**Task requirements:** In the passage on Mr Cameron and a Libyan no-fly zone, update the section from "At Westminster, MPs" up to and including "Iraq and Afghanistan." by putting "on the fly" in place of "on the hoof", and write out that section.

The Prime Minister was keen to demonstrate international leadership and effective action – and not before time. Last week the Government was accused of bungling efforts to evacuate Britons from Libya. This week, Mr Cameron has appeared to send contradictory signals about whether a no-fly zone should be created over the country to prevent Colonel Muammar Gaddafi launching attacks on his own people.
Mr Cameron's surprise proposal appeared to be shot down before take-off as the US, Russia and China cast doubts over whether agreement could be reached on a no-fly zone. It also raised eyebrows at the Foreign Office where some officials grumbled they had not been consulted and warned that such an intervention by Western powers would anger many in the Arab world.
At Westminster, MPs suspect that Mr Cameron was sabre-rattling in his Commons statement on Monday to divert attention from the accident-prone evacuation of British citizens, only to row back on Tuesday in the face of lurid newspaper headlines about military action.
"He seems to be making policy on the hoof," one senior Conservative MP said yesterday. "He has to learn that you need to prepare the ground and line up allies before launching such an idea."
Bernard Jenkin, a Tory MP who takes a close interest in defence, said Mr Cameron was showing international leadership but that the rug had been pulled from under his feet by the cool response from other nations. He argued that the Prime Minister should have given a private rather than public "prod" to an Obama administration reluctant to follow the previous Bush regime's interventionist approach in Iraq and Afghanistan.
Mr Cameron has always been sceptical about Tony Blair's doctrine of "liberal interventionism". But in his first major foreign affairs test as Prime Minister, he appeared to be following the Blair mantra, sparking media speculation about his own "first war". The way he grabbed headlines on Monday reminded many MPs of Mr Blair's approach.
Mr Cameron is unrepentant. At Prime Minister's Questions yesterday, he cited the US Secretary of State Hillary Clinton's remark that the US was "actively considering" a no-fly zone. Cameron allies blame excitable newspapers for ramping up what they felt was just "sensible contingency planning". They insist that with events in Libya impossible to predict, the Government must prepare for various scenarios to avoid being caught cold. These could include Colonel Gaddafi using planes to crush the rebellion or even using his stocks of mustard gas – said to be held at a secure remote location – against his own people.

**Data below:**
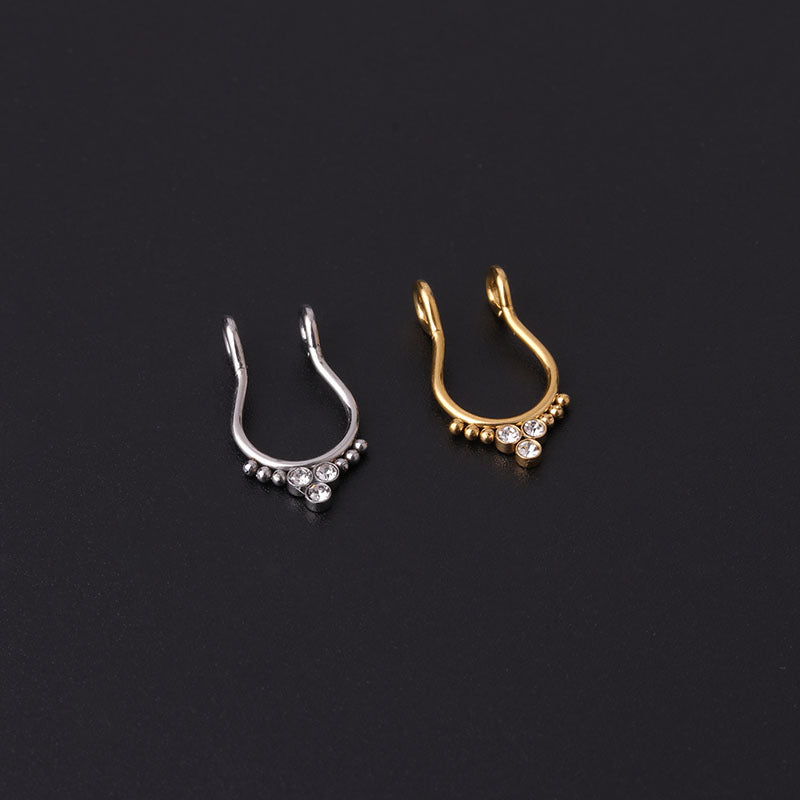 Gold Horseshoe Fake Nose Ring - No Piercing Clip On Nose Hoop Jewelry for Women | Perfect for Costume Parties, Halloween & Boho Fashion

**Exercise response:**
At Westminster, MPs suspect that Mr Cameron was sabre-rattling in his Commons statement on Monday to divert attention from the accident-prone evacuation of British citizens, only to row back on Tuesday in the face of lurid newspaper headlines about military action.
"He seems to be making policy on the fly," one senior Conservative MP said yesterday. "He has to learn that you need to prepare the ground and line up allies before launching such an idea."
Bernard Jenkin, a Tory MP who takes a close interest in defence, said Mr Cameron was showing international leadership but that the rug had been pulled from under his feet by the cool response from other nations. He argued that the Prime Minister should have given a private rather than public "prod" to an Obama administration reluctant to follow the previous Bush regime's interventionist approach in Iraq and Afghanistan.